■ Problem to solve ■
Every line below that carries the word "annotators" needs to be copied.

Top of Listed entries

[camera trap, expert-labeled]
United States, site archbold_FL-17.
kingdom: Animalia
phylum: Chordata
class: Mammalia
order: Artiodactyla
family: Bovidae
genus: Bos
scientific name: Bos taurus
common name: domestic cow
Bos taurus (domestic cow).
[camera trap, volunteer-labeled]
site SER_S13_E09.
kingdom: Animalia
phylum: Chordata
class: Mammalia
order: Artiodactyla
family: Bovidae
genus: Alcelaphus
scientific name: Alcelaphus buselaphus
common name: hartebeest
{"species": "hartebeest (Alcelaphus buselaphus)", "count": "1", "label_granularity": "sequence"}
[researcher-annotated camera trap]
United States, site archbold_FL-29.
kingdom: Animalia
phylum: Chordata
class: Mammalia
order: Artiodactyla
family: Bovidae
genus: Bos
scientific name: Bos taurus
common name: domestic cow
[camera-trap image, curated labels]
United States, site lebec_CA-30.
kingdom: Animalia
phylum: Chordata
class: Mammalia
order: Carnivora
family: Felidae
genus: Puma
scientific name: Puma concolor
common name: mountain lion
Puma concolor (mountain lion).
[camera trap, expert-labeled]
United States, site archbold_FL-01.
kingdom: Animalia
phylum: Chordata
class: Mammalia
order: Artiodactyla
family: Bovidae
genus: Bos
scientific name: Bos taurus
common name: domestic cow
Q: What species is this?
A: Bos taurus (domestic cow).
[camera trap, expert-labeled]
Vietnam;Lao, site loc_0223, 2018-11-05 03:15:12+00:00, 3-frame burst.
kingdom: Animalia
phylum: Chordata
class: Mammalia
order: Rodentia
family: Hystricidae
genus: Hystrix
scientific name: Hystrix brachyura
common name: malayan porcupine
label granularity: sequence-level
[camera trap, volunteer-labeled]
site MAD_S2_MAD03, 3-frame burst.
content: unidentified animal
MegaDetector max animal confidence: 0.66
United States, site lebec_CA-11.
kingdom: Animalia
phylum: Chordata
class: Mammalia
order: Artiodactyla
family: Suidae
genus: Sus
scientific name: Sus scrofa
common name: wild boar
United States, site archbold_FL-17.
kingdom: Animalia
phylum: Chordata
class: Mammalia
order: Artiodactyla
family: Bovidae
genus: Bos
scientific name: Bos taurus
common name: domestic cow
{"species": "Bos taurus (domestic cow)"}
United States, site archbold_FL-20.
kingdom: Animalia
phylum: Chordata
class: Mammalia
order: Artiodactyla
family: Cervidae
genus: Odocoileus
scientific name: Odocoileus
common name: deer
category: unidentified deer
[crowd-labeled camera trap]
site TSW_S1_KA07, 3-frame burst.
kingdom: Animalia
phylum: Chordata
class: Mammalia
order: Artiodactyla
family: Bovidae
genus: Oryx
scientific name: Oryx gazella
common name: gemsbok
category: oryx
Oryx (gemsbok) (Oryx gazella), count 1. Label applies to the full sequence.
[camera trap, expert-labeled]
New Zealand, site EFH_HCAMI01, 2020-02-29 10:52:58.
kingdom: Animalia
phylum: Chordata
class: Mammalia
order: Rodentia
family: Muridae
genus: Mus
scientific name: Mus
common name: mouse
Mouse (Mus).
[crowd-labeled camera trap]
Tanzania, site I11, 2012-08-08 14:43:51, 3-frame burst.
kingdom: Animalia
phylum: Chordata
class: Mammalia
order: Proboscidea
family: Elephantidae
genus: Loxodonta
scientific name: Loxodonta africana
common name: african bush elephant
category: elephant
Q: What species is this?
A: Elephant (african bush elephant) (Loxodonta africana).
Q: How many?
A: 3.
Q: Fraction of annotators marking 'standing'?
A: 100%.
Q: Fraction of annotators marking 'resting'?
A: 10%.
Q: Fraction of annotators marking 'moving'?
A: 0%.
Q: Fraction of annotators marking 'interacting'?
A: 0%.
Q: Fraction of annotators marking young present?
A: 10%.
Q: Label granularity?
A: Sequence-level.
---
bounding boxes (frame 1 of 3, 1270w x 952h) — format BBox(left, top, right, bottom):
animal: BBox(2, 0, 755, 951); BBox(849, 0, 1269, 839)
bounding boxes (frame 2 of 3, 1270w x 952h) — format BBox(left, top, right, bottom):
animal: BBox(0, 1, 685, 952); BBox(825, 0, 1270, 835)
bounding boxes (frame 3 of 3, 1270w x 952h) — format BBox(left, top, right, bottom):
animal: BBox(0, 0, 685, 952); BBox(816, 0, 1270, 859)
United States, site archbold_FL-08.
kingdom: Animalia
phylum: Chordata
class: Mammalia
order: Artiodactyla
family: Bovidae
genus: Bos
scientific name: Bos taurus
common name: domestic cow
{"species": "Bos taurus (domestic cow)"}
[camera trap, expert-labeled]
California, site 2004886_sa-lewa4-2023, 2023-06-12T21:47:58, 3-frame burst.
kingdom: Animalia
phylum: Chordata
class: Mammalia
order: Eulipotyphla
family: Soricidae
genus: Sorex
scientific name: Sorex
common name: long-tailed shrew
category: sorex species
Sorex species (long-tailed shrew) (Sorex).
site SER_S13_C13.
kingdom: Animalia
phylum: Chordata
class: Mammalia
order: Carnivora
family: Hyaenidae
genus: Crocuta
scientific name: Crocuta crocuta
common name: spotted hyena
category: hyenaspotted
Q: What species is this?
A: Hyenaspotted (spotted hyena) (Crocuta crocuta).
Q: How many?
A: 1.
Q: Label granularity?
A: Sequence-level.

Bottom of Listed entries

■ Result for this task ■
Q: Fraction of annotators marking 'standing'?
Q: Fraction of annotators marking 'resting'?
Q: Fraction of annotators marking 'moving'?
Q: Fraction of annotators marking 'interacting'?
Q: Fraction of annotators marking young present?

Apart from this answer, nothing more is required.